EXERCISE BRIEF: Once the pictures are removed, restate the listing word for word.

GIVEN DATA:
'''

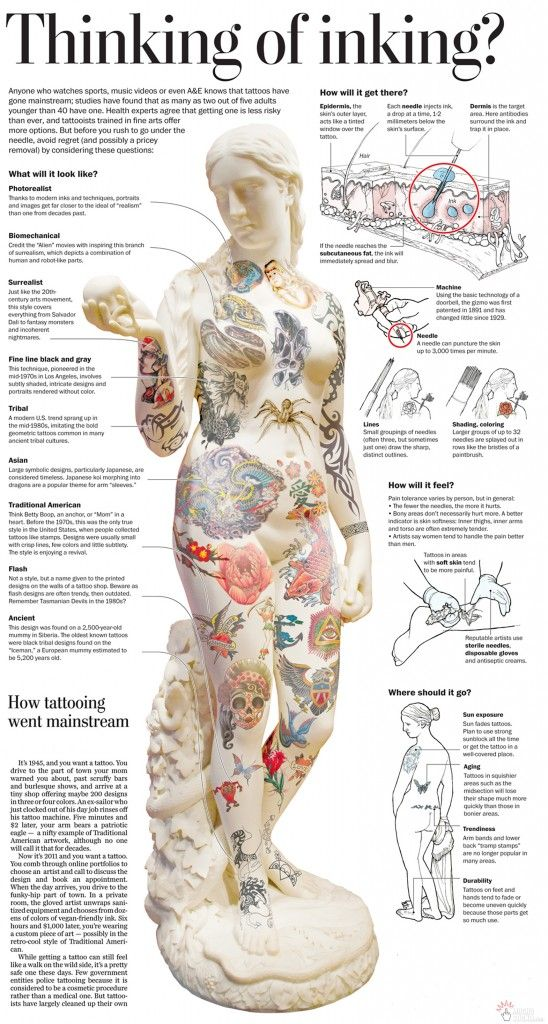 Tattoo Pain Chart 2 Awesome Tattoos Picture Tattoos Body Art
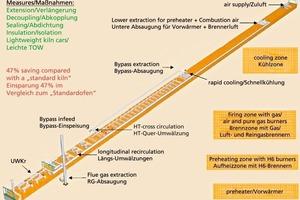 "<span class=""bildunterschrift_hervorgehoben"">»1</span> Tunnel kiln with optimized energy consumption"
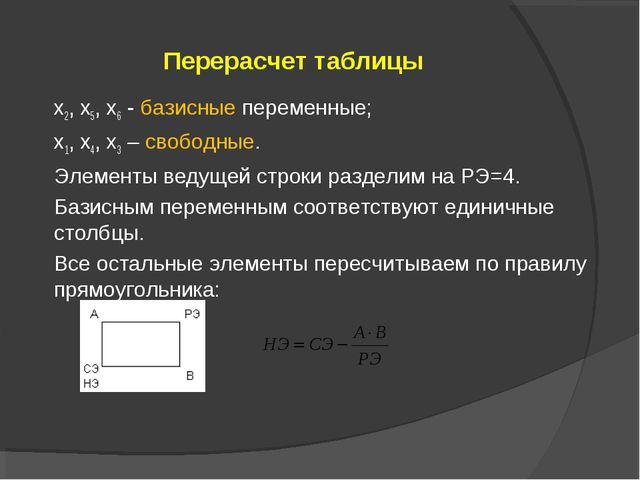 Перерасчет таблицы x2, x5, x6 - базисные переменные; x1, x4, x3 – свободные....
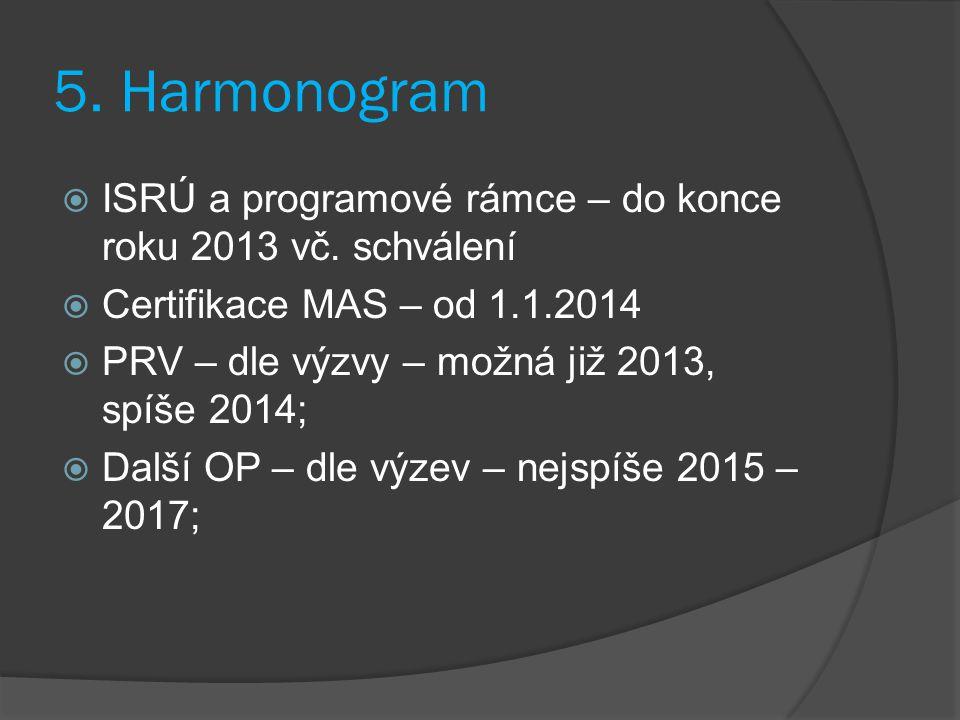 5. Harmonogram  ISRÚ a programové rámce – do konce roku 2013 vč.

'''

EXERCISE ANSWER:
 Tattoo Pain Chart 2 Awesome Tattoos Picture Tattoos Body Art
 "<span class=""bildunterschrift_hervorgehoben"">»1</span> Tunnel kiln with optimized energy consumption"
 Перерасчет таблицы x2, x5, x6 - базисные переменные; x1, x4, x3 – свободные....
 5. Harmonogram  ISRÚ a programové rámce – do konce roku 2013 vč.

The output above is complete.